No había pasado mucho tiempo desde la llegada de aquel hombre de cabellos grises a la pequeña casa de Monse. Curiosamente, el aire de aquel pueblo, desde antes pestilente, se había tornado aún más denso, casi como un gas contaminante que mataba, poco a poco a los más débiles de cuerpo. Los niños habían dejado de asistir a la humilde escuela que se erigía tímidamente sobre una colina. Las misas del párroco eran cada vez menos concurridas, no precisamente por la falta de fe de sus feligreses, sino porque a medida de que uno de ellos moría, toda la familia quedaba “vetada”, una sombra de sospecha se posaba sobre ellos ante la posibilidad de ser portadores de aquella maldición que estaba diezmando la población. El Dr. Bramstock había llegado en el momento en que las personas más escépticas respecto a la medicina “moderna” volvían a profundizar en aquellas creencias ancestrales de magia, castigos divinos y maldiciones. Muchos de ellos, sin más educación que la que se obtenía arreando vacas y ovejas o cosechando sembrados, aún tenían fuertemente arraigados los conceptos de brujería que habían asolado unos trescientos años atrás.

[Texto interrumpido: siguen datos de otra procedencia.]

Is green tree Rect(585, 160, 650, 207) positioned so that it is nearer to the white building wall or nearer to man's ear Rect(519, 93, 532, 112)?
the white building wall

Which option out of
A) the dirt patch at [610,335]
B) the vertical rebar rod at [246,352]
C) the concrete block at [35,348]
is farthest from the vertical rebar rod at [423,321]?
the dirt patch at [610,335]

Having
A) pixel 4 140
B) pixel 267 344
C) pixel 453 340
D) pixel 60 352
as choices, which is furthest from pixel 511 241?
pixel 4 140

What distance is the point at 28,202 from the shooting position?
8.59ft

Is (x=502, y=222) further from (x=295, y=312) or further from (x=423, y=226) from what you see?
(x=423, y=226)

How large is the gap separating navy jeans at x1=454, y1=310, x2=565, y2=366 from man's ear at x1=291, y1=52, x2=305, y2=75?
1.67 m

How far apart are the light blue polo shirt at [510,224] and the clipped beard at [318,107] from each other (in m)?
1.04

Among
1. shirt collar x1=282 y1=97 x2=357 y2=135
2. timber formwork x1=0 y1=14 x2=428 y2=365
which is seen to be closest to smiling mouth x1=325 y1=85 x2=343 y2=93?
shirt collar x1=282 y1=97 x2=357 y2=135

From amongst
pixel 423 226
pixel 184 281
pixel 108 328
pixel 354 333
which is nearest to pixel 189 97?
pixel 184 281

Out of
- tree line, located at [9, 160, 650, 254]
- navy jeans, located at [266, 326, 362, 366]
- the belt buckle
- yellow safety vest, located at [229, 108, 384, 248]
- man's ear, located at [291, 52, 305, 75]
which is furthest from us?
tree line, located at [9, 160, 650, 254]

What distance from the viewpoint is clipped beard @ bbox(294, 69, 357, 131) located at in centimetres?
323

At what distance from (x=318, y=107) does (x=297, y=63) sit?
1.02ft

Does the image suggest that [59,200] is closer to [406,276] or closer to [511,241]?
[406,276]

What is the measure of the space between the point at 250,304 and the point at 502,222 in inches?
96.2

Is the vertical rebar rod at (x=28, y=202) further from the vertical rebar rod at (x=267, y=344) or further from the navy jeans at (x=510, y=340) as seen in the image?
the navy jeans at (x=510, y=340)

Había vivido parte de su vida en un pueblo no muy diferente a éste. Las casas tipo, las calles de adoquines, la parroquia majestuosamente construida en el sector más céntrico, frente a la plaza donde todos los fines de semana se ubicaba la feria local. Todos los edificios del municipio, de la gobernación y de los servicios se encontraban en aquel cuadrante. No era posible ignorar que aquella distribución en forma de damero era producto de la planificación que se llevó a cabo al construir Monse. Fue el primer pueblo levantado por los colonos que el gobierno trajo hacia 1835 con las promesas de un nuevo futuro para sus familias. Aquella zona antes inhóspita y desolada, habitada por alguno que otro nativo furtivo, había sido aprovechada en su totalidad. A punta de esfuerzo y camaradería, fueron dando forma a uno de los parajes más apacibles e idílicos que se pudiera imaginar. Las nuevas generaciones de aquellos colonos se mantuvieron fieles a sus tradiciones. Viajar a Monse era como volver al pasado, a un país distante, al otro lado del océano, donde aquellas comunidades austeras se negaban a seguir los pasos del avance de la cultura occidental.
Aunque no pudiera ser creído mientras no fuera visto con los propios ojos, aquel lugar que apenas lograba distinguirse en los mapas, bordeaba un tranquilo y azulado lago que bañaba las faldas de una cadena montañosa gobernada por volcanes inactivos. No había más de 1.500 habitantes en la zona urbana y unos 700 en los alrededores. Si bien llegar allí no era una proeza, muy poca gente conocía el sector. Aquellos que llegaban en la época estival por lo general eran descendientes de aquellos primeros inmigrantes o cercanos a ellos que regresaban para tomar su descanso disfrutando de la tranquilidad del campo, de la playa o de las aguas termales que se encontraban camino a la montaña. Era el Edén del que las Sagradas Escrituras habían hablado.
Probablemente si más personas hubieran conocido de aquel pueblo idílico, la tranquilidad que lo caracterizaba y el ambiente que reinaba habrían sido pervertidos con cualquier clase de actos reprochados totalmente por los tradicionales habitantes. De cierta manera los Monseínos habían sido fieles a sus costumbres y creencias hasta tal punto de valorar como pilar fundamental de su comunidad el hermetismo con el que se habían mantenido estos doscientos años.
El Dr. Bramstock conocía muy bien ese tipo de ambiente. Se es forastero desde el día en que se llega y se es forastero hasta el día en que te entierran. Ya con suerte serán los hijos de aquellos invasores quienes probablemente puedan ostentar el título de habitante de Monse. Todo eso le recordaba a su pueblo natal. Si bien es cierto que son pueblos que parecen haberse congelado en el tiempo negándose a aceptar los avances de la tecnología, negándose a recibir las influencias de las grandes ciudades, había aspectos destacables que hacían que renunciar a algunas de las comodidades del siglo XXI no fuera tan difícil. Aquella confianza con la que se podía caminar por las callejuelas y parajes eran invaluables. Jamás en más de una década hubo un homicidio, una agresión sexual o robo si quiera. Probablemente uno que otro intento de hurto, pero con la severidad con la que los padres criaban a los hijos y su potente hermetismo, lograban encarrilar a las escasas ovejas negras que intentaban emerger. Según las estadísticas que guardaba el municipio, era mayor la cantidad de personas que abandonaban el pueblo que las que llegaban a él. Y en efecto, a ninguna persona le gusta ser un extraño en el lugar donde vive, ser observado meticulosamente a donde quiera que vaya, ser el tema de conversación de los vecinos aún por años. Ser visto como extraño insecto desagradable.